Instructions for the task – Copy each line of the records exactly, stopping only after the line that contains "Orvosmeteorológia: kellemtlen fordulat" has been written, and leave pictures out.

Input –
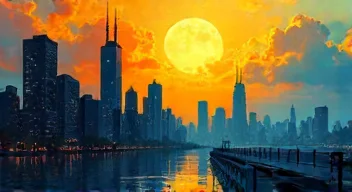 Die 6 häufigsten Fehler bei Immobilieninvestments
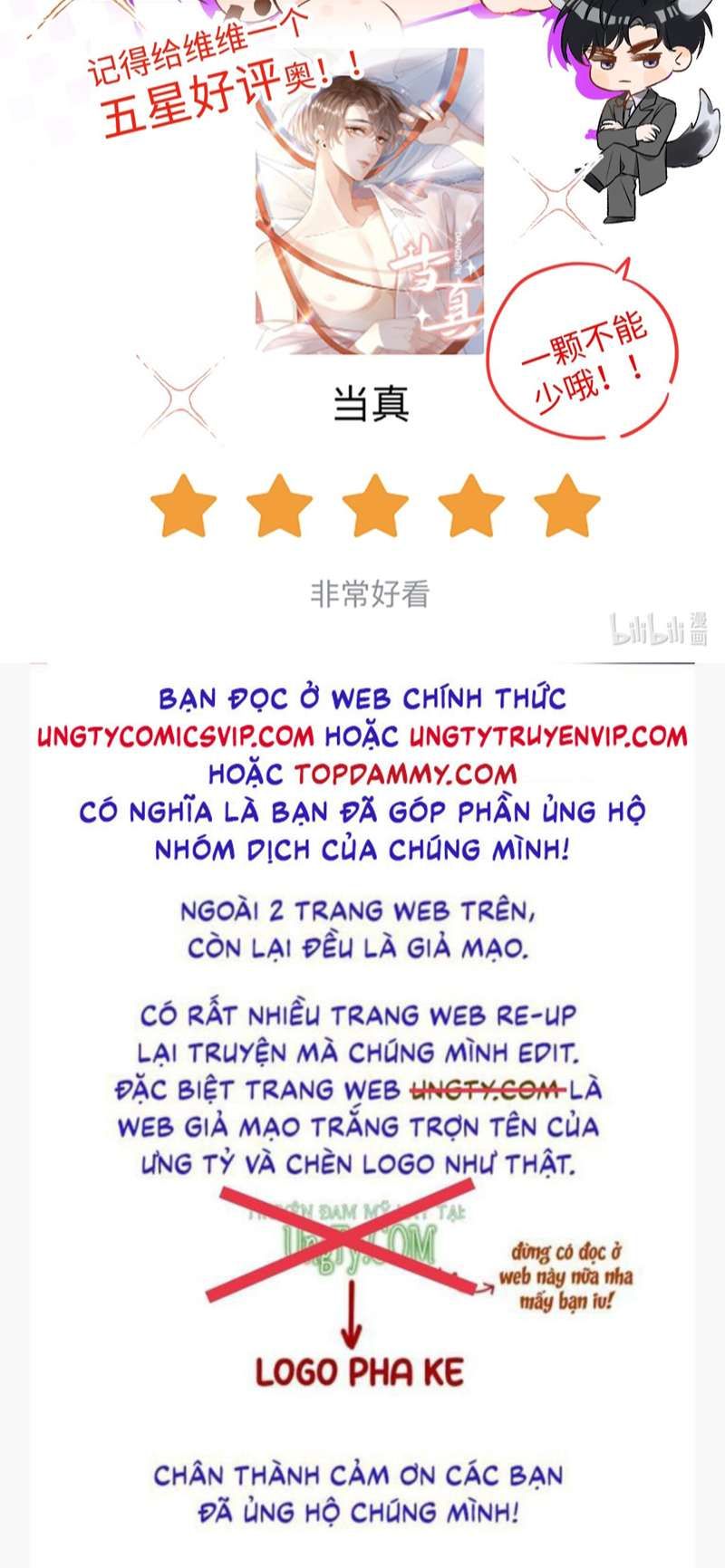 page_28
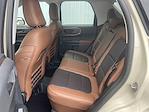 2025 Ford Escape FWD SUV for sale #C25ES007 - photo 23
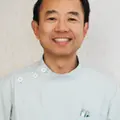いたさか歯科医院 院長の写真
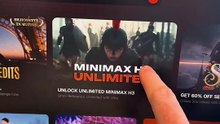Le futur est entre vos mains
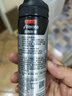 舒耐男士爽身香体喷雾淡雅隐香腋下抑汗干爽长效150ml  (包装随机) 实拍图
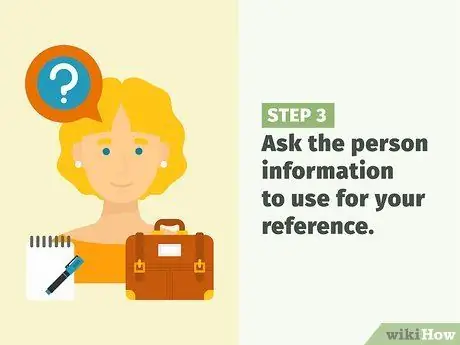 Дайте положительный отзыв сотруднику Шаг 11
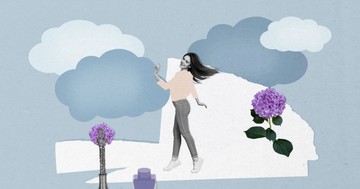  Orvosmeteorológia: kellemtlen fordulat érkezik! Így állít csapdát egy hidegfront hétfőn 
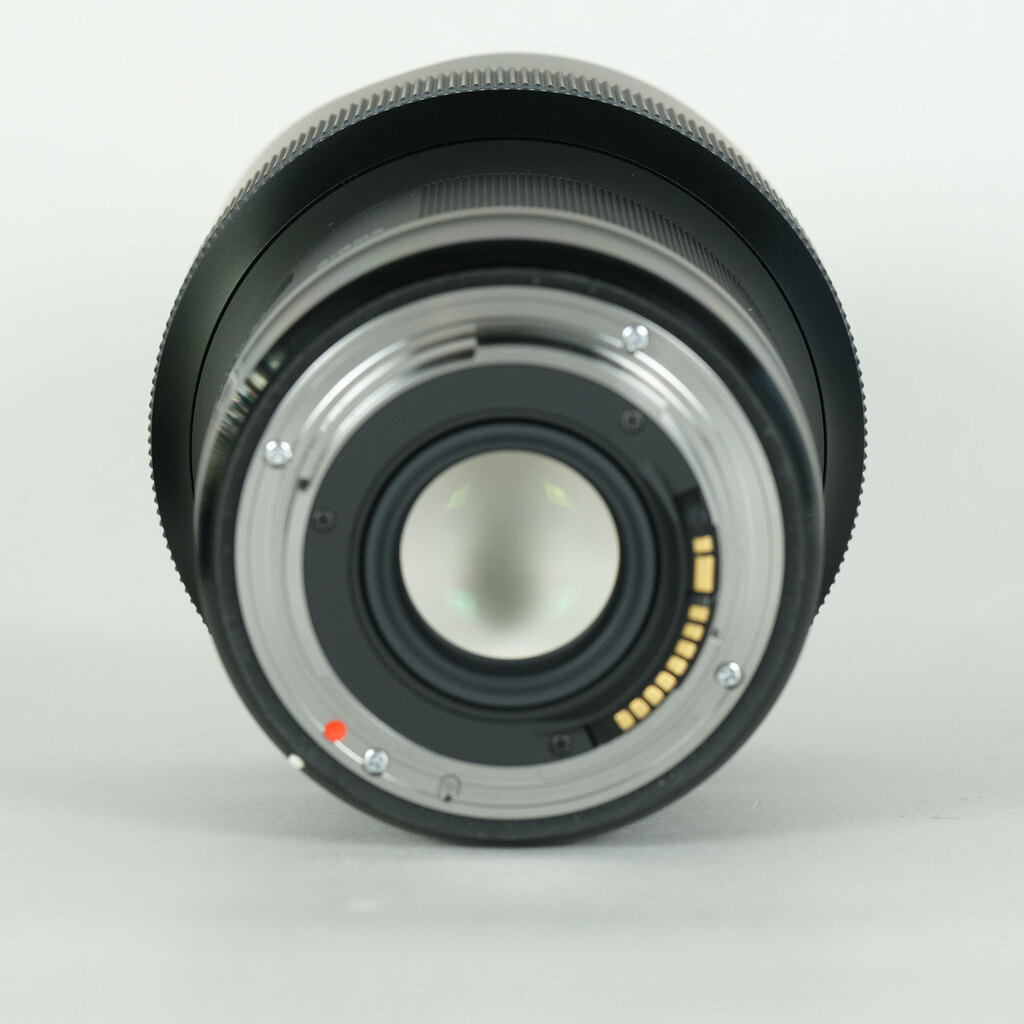 SIGMA 14mm F1.8 DG HSM｜Art [キヤノンEF用]の出品 | ONE SCENE（ワン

Result –
 Die 6 häufigsten Fehler bei Immobilieninvestments
 page_28
 2025 Ford Escape FWD SUV for sale #C25ES007 - photo 23
いたさか歯科医院 院長の写真
Le futur est entre vos mains
 舒耐男士爽身香体喷雾淡雅隐香腋下抑汗干爽长效150ml  (包装随机) 实拍图
 Дайте положительный отзыв сотруднику Шаг 11
  Orvosmeteorológia: kellemtlen fordulat érkezik! Így állít csapdát egy hidegfront hétfőn 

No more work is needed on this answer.